Tâches à réaliser:
1. D'après la critique de film, avec quel autre film celui-ci partage-t-il plusieurs points communs ?
2. Citez sans rien changer le passage de la critique de film qui va de « C'était particulièrement intéressant » jusqu'à « de son grand-frère. » inclus.

Extrait cité:
▶

Avant qu'Akira Kurosawa ne vole de ses propres ailes

C'était particulièrement intéressant de découvrir ce film juste après La bataille navale à Hawaï et au large de la Malaisie avec qui il partage plusieurs points communs (œuvre de propagande autour d'un homme fasciné par l'armée de l'air). A la différence du précédent, celui-ci bénéficie d'un scénario co-écrit par Akira Kurosawa mieux construit et plus subtil dans son discours. Par exemple, il n'est jamais fait référence à l'Empereur, ni même à la grandeur de l'armée impérialiste pour justifier l'engagement des deux frères. Il s'agit avant tout de conscience professionnelle et tensions psychologiques entre les deux héros, celui adopté commençant à douter de la sincérité des sentiments de son grand-frère.

◀

Liste:
▶

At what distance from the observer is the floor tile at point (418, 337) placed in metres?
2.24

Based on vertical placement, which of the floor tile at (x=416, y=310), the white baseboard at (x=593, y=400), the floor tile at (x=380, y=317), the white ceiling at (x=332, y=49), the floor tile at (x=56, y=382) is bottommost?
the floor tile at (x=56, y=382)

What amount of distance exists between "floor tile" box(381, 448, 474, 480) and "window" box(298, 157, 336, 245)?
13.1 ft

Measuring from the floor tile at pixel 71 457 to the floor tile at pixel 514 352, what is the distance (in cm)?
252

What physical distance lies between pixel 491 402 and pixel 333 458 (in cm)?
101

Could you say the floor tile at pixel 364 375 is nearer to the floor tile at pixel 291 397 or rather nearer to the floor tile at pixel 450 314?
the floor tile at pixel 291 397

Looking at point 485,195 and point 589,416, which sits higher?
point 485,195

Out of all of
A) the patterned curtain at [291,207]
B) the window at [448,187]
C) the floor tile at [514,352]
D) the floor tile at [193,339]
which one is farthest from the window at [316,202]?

◀

Réponses par tâche:
1. Avec La bataille navale à Hawaï et au large de la Malaisie.

2.
C'était particulièrement intéressant de découvrir ce film juste après La bataille navale à Hawaï et au large de la Malaisie avec qui il partage plusieurs points communs (œuvre de propagande autour d'un homme fasciné par l'armée de l'air). A la différence du précédent, celui-ci bénéficie d'un scénario co-écrit par Akira Kurosawa mieux construit et plus subtil dans son discours. Par exemple, il n'est jamais fait référence à l'Empereur, ni même à la grandeur de l'armée impérialiste pour justifier l'engagement des deux frères. Il s'agit avant tout de conscience professionnelle et tensions psychologiques entre les deux héros, celui adopté commençant à douter de la sincérité des sentiments de son grand-frère.